We went early in the morning, before most of the stoned people would be up and about, but late enough that we could walk into the shops and snoop around. We found a optometrist’s shop with the most awesome frames I’ve ever seen: Hyperoptics. I’m absolutely in love with their logo! They had the frames pictured above in their window.
I asked how much the TV set frames were. I thought they would make a stupendous pair of mirrored sunglasses until I found out they are one of a kind and sell for $1,000! Whoa! Moving right along. Still, fabulous frames are everywhere in this store!
Steve found a crazy socks shop and became delirious with shopping glee. I bought a couple pair of alien socks, but he promptly took them as his own. He’s worn them a half dozen times each at least. I can tell that I’ll never have them on my feet. I had to hold him back from buying one of everything in the store!
We had a delightful conversation with one of the shop owners, a lady about our age. She spoke of being depressed and seeing a therapist who really helped her come to terms with what was bothering her so. She is mourning the loss of her values–seeing the things that she fought so hard to achieve throughout her lifetime being dismantled in the current era of extremism.
Now, I’m not going to get political on my blog as it serves no positive outcome. But I will share that I’ve pondered her conversation with us as it relates to my own life. And I’ve come to the most remarkable understanding.
As people who know me are aware, I grew up in extreme conservatism with very good people who loved me dearly. They held their values deeply. And what I’ve come to understand is that those values they taught me in my youth, I still live them today. Unchanged.

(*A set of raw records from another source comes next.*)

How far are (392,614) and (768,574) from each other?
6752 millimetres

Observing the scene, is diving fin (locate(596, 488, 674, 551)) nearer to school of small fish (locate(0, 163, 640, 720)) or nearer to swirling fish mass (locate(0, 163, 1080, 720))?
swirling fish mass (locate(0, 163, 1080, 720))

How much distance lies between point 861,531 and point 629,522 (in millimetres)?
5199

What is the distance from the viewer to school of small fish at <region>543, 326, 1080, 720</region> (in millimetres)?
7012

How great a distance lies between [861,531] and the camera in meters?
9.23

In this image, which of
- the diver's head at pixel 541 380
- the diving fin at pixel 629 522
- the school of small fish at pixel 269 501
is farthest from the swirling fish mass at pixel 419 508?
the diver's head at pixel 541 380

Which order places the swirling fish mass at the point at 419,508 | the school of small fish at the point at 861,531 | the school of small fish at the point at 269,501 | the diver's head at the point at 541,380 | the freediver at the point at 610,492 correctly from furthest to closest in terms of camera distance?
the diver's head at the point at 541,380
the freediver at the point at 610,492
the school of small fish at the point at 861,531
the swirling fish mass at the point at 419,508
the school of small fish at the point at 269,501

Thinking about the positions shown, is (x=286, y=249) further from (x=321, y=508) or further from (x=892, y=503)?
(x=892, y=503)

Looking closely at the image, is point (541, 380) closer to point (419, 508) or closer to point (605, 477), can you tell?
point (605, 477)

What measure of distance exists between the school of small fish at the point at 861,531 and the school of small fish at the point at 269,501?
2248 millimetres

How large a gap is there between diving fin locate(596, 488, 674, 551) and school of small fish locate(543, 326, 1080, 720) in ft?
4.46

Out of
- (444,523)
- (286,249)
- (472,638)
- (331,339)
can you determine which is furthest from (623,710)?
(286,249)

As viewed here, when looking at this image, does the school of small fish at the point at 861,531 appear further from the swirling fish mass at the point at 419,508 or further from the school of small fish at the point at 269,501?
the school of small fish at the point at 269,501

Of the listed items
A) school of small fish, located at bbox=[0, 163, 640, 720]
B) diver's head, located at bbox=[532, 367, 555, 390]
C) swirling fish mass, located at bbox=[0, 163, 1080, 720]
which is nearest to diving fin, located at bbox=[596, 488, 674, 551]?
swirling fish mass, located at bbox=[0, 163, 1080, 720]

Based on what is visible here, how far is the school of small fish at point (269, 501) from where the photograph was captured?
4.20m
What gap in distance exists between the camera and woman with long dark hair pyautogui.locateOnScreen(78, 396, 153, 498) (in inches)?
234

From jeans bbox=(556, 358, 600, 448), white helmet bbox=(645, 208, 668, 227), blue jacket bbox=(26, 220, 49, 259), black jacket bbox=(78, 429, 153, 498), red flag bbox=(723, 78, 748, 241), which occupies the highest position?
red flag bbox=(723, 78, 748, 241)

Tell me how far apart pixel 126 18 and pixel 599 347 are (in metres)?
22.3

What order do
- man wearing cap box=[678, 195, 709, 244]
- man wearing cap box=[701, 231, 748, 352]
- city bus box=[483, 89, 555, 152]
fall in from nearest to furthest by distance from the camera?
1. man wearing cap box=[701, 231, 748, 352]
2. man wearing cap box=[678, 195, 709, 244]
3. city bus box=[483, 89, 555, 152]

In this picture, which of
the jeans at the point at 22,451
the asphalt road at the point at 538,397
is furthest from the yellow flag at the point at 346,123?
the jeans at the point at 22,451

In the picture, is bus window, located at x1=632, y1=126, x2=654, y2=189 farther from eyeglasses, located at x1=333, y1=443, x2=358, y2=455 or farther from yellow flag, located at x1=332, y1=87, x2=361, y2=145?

Unconditional love. Kindness to everyone. Opening your heart to others. Treating everyone the way you want to be treated–with dignity and respect. These values still bubble up from the bottom of my soul and hopefully are seen in what I do day in and day out. They shaped my entire career as a public servant. For me, they remain unchanged.
However, I am unable to honestly say the same for those who taught me these values, who instilled them into the fabric of the man I have become and remain. They have slowly, imperceptibly drifted into something else altogether. Their thinking and their behavior has become the exact opposite of what they once held dear.
I find this frightening because they can’t even see this fact. They have lost the capacity to step outside of their leadership’s reshaped mandates and consider who they once were, what they once believed and held dear. They have slowly been hijacked and taken advantage of.
Sadly, I suspect we will always remain far apart. But I take great comfort in knowing that, despite the changes around me, I still remain tethered to my values. Those values are as strongly held as ever. Maybe I even hold those values dearer because of they are becoming less well-lived in the current world.
Don’t be quick to dismiss me as some free love, tree hugging, pot smoking liberal. Nothing would be further from the truth–well except for the tree hugging part. Dismissive condemnation has been a well-practiced defensive strategy that has only blinded those who taught me my values. Sadly, that same dismissive condemnation keeps them from seeing how far they have drifted from what they once cherished.